- [Extract]:
While 19 underclassmen have declared for the draft, the class appears to be weak at the point guard position highlighted by North Carolina’s Kendall Marshall and Kansas’ Tyshawn Taylor. If Weber State’s Damian Lilliard and Kentucky’s Marquis Teague enter the draft, then things become a little more competitive, but Wroten would arguably still be considered among the top three PGs if he were to submit his name for the draft.
If Wroten stays in school he’ll have a chance to lead a team that competes to repeat as Pac-12 regular-season champions and challenge for a NCAA tournament berth. A few other positive incentives include:
— Being one of the marquee stars in the conference as it begins a new TV deal with ESPN and Fox. Every game is televised.
— He would be among the favorites to win the league’s Player of the Year award and possibly push for other national postseason honors.
— He’d have a chance to improve his draft position. According to many mock drafts, he’s a mid-to-late first round pick. If Wroten were to improve marginally, he could move into the lottery and possibly the top 10.
That’s a lot to think about.
Cavaliers rookie Tristan Thompson’s advice for those considering turning pro: “Wait until the last day when the deadline is and so you know who’s going in and who’s not.”
Here’s a look at the early entry list.
The NCAA has moved up its early-entry withdrawal deadline from May 8 to April 10, which doesn’t allow players to work out for NBA teams. However, the NBA deadline is still April 29.

- [Set of tasks]:
(A) According to the draft article, why would Wroten arguably still rank among the top three point guards if he entered the draft?
(B) Extend the draft article past its final sentence.

[Excerpts of spatial question data]
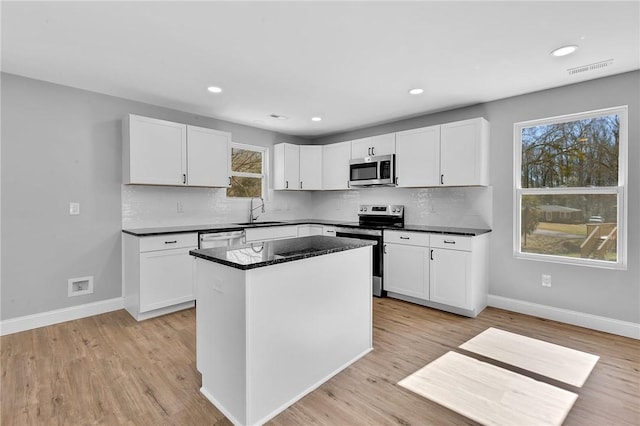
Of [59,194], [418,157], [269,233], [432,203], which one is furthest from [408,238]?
[59,194]

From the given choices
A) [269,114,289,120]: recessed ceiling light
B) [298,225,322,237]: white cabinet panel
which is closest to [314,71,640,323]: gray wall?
[269,114,289,120]: recessed ceiling light

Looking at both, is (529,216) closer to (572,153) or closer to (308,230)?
(572,153)

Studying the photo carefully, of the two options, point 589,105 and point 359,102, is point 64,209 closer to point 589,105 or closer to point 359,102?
point 359,102

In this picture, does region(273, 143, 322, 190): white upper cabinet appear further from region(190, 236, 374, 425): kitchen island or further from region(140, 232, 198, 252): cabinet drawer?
region(190, 236, 374, 425): kitchen island

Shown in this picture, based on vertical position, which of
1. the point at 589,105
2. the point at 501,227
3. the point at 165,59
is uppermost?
the point at 165,59

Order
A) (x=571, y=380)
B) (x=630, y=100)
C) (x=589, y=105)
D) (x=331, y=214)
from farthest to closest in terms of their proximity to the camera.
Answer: (x=331, y=214) → (x=589, y=105) → (x=630, y=100) → (x=571, y=380)

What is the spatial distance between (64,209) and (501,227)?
15.8 feet

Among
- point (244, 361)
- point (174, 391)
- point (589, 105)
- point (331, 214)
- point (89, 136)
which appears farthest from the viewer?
point (331, 214)

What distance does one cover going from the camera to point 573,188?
3.21 metres

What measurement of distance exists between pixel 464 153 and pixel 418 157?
0.56 meters

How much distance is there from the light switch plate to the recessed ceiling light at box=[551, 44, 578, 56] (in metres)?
4.69

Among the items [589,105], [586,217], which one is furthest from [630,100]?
[586,217]

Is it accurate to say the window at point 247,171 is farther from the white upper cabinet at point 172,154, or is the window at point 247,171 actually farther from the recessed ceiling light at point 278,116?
Result: the recessed ceiling light at point 278,116

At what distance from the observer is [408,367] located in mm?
2355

- [Final results]:
(A) The text says this year's draft class appears weak at point guard, with Kendall Marshall and Tyshawn Taylor as its most notable players. Even if more point guards entered and made the position somewhat more competitive, the field would still be thin enough for Wroten to be considered among the top three.

(B)
NCAA president Mark Emmert and NBA commissioner David Stern are seemingly in agreement about wanting to get rid of one-and-dones, however, they disagree on who should do it. Emmert believes the NBA could simply raise its 19-year-old-age-limit, while Stern jabbed at the NCAA and said it should mandate players go to school.
It appears as if Emmett isn’t going to spend a lot of capital trying to require student-athletes to stay in school longer than a year. In an interview last week, he said: “I don’t think we should blow the one-and-done out of proportion and suggest that’s somehow undermining all of academics and the NCAA. It’s 15 kids. They have a chance to go play professionally because that’s what the rules allow and they all want to pursue it. So that’s fine.”
Critics like to pin this problem on Kentucky, but you got to love coach John Calipari’s response: “I don’t apologize — it’s not my rule. I don’t like the rule. … There’s only two solutions to it: Either I can recruit players who are not as good as the players I’m recruiting, or I can try to convince guys that should leave [for the NBA] to stay for me.”
At any rate, the clock is ticking for Wroten. He has a week until the NCAA deadline. Here’s where you get to chime in with two poll questions.

What should Tony Wroten do?

What will Tony Wroten do?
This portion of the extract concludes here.